引用文のうち、「てよい」で終わる述語をすべて本文の表記のまま書き出してください。

→ **引用文**:
------------------------

ここで、前記壁の前記少なくとも一方の表面は前記壁の内部よりも剛性の高い表面領域を有し、
前記しわは前記少なくとも一方の表面の前記剛性の高い領域の少なくとも一部が前記変形によって圧縮されることにより形成されてよい。
また、前記流路の壁の一部は前記流路の壁の残余の部分よりも剛性の低い材料で構成され、前記剛性の高い表面領域は前記流路の壁のうちの残余の部分よりも剛性の低い材料で構成されている部分の流路の前記少なくとも一方の表面上に存在してよい。
また、前記剛性の低い材料はポリジメチルシロキサンであってよい。
また、前記流路の壁の前記残余の部分を構成する材料はシリコンを含有する材料であり、前記ポリジメチルシロキサンで構成された第1の部材の表面の第1の接着領域と前記シリコンを含有する材料で構成された第2の部材の表面であって前記第1の部材の前記表面の前記第1の部分に対応する第2の接着領域とが接着されており、前記接着されている前記第1及び第2の接着領域とで囲まれておりそれ自身は接着されていない領域が前記流路として使用されてよい。

------------------------

→ **元データ**:
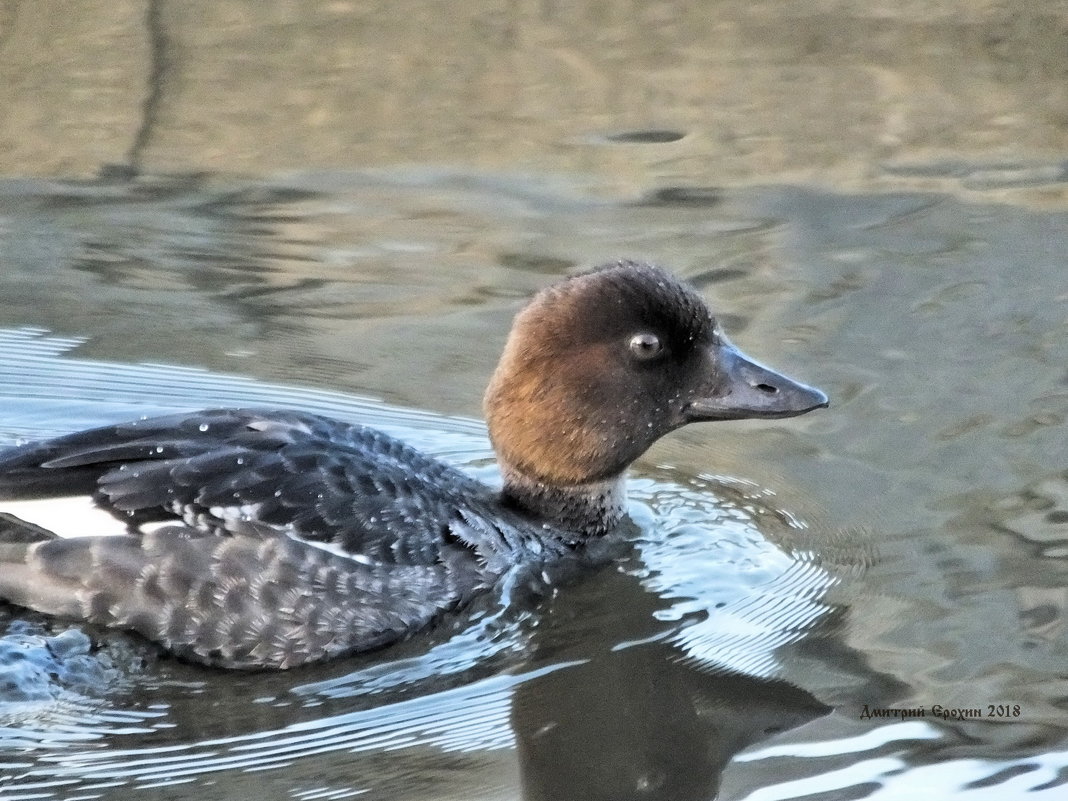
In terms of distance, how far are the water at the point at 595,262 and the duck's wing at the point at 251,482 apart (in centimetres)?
42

------------------------

→ **解答**:
形成されてよい
存在してよい
ポリジメチルシロキサンであってよい
使用されてよい